Don Bluth is an American legend, no matter what others might like to say about him and his lack of box office success vs other merchandise mania animation [although Land Before Time did ok]. And of course he did the Dragonslair and SpaceAce video games so he can do no wrong in my book. Still, I remember seeing this movie and being highly disappointed as a child because it wasn’t the book my mother read me. Funny you should bring it up now, however, as I’m four chapters deep into reading it to my five year old son. Even after all these years its still a wonderful read.

John ONeill

A splendid review, Ryan. You captured how I felt watching this film in theaters almost exactly. It was dark, terrifying, and artistically a leap ahead of almost anything else we’d seen.

And I still chuckle when I think of the scene between Jeremy the crow (Dom DeLuise) and Mrs. Brisby, after she’s lost Timmy’s medicine. “Oh here, you dropped this,” says Jeremy almost absent-mindedly, handing her the precious packet.
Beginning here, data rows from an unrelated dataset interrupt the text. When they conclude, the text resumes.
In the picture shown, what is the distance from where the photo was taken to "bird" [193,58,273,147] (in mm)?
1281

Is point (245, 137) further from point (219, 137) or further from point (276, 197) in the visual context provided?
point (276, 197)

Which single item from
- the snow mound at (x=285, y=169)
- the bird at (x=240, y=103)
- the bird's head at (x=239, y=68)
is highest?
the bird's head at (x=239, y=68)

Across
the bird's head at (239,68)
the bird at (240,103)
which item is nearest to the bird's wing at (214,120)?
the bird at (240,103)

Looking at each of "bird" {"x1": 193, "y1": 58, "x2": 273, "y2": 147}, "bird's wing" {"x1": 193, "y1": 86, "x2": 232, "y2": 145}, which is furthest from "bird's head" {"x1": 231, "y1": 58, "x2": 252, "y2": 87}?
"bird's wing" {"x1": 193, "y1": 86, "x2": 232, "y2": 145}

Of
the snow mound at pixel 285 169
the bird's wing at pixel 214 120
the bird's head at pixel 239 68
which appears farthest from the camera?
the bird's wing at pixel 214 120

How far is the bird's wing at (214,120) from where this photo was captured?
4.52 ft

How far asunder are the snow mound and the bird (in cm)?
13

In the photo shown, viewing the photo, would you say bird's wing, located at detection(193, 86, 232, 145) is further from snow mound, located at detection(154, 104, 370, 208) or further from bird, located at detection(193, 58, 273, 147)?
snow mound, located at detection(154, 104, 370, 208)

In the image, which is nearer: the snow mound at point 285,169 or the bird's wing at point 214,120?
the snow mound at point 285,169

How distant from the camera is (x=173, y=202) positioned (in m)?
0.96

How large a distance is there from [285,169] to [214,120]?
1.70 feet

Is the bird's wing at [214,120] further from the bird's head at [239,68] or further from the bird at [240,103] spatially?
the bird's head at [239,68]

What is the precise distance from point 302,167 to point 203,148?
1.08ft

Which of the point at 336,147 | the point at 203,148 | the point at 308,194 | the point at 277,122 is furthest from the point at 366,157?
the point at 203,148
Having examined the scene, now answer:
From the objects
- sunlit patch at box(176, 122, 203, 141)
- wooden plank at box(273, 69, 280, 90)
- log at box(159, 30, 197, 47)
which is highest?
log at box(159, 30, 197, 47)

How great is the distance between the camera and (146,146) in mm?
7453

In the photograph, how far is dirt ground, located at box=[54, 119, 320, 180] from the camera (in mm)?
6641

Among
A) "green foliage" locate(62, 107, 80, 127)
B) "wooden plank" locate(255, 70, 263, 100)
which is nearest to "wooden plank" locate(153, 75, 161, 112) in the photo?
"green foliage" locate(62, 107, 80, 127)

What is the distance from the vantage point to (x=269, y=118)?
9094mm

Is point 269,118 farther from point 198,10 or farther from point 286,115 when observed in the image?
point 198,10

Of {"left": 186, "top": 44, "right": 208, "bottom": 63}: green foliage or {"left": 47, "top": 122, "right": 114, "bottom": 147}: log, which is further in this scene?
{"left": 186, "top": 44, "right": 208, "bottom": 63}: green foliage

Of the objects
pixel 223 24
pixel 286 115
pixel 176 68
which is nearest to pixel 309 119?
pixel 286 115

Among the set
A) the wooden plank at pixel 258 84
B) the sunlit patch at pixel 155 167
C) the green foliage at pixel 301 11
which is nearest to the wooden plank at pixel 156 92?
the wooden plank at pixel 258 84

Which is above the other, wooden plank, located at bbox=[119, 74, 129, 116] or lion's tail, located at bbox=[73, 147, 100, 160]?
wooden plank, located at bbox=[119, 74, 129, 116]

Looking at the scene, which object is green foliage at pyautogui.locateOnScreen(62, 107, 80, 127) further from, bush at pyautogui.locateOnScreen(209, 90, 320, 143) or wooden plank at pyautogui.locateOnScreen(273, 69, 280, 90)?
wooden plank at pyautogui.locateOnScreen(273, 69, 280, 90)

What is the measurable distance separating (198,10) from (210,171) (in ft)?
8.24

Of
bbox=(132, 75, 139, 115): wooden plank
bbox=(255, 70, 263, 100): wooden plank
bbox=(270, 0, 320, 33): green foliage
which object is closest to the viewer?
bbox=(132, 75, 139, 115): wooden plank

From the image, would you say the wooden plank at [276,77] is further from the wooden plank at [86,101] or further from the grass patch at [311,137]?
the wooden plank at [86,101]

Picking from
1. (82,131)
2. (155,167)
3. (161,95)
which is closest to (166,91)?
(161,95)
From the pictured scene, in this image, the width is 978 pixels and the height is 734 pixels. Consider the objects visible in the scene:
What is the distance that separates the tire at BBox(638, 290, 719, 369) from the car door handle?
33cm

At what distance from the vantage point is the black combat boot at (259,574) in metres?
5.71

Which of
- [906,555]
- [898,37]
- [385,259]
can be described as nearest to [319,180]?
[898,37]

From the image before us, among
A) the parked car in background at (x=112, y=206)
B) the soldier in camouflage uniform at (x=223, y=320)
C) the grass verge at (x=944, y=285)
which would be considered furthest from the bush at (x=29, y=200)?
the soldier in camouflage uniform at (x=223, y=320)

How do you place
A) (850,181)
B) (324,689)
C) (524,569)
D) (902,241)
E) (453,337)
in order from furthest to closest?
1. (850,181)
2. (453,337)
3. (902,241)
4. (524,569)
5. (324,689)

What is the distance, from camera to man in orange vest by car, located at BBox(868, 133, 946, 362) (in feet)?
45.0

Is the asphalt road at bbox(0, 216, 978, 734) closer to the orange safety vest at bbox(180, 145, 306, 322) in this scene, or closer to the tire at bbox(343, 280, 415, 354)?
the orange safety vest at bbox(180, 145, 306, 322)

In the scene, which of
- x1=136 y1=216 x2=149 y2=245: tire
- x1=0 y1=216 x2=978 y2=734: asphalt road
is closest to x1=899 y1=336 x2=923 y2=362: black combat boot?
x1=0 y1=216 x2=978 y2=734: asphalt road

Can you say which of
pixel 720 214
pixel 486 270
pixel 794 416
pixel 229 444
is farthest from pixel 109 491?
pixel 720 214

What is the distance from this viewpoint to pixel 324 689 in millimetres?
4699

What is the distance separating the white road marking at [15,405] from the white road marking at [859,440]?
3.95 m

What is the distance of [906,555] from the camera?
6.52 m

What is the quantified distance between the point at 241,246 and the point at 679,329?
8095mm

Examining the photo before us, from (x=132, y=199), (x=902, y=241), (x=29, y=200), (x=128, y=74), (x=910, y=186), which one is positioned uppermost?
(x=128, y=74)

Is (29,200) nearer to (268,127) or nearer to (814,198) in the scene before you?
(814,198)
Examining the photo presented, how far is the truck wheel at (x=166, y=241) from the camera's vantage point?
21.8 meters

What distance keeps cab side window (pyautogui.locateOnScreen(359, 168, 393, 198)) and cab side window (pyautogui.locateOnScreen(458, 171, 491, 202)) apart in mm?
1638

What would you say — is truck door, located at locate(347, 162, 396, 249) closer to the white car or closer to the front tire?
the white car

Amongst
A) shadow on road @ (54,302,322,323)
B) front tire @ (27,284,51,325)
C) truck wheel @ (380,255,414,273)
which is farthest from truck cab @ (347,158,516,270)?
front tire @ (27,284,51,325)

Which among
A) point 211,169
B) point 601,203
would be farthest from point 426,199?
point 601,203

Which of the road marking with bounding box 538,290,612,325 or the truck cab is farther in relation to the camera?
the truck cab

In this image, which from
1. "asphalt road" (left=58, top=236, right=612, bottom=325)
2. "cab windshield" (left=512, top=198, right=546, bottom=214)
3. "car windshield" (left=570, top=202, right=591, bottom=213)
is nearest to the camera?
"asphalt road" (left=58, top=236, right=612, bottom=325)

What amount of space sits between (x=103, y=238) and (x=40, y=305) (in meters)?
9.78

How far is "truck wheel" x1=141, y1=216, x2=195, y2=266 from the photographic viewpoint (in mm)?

A comic character capable of such casual heroism instantly won my heart.

Totally guilty on paying attention to Shannon Doherty in the credits, too. You called it. Still hard to believe this was one of her first big screen roles.

Brennan Harvey

Dang. This movie changed my life. When I first saw it, it seemed impossible, based on every other animated movie I’d seen at the time. I have a LaserDisc transfer of this movie from way back and was hoping to get a BluRay eventually. Looks like I’ll have to wait. Thanks for the warning, Ryan.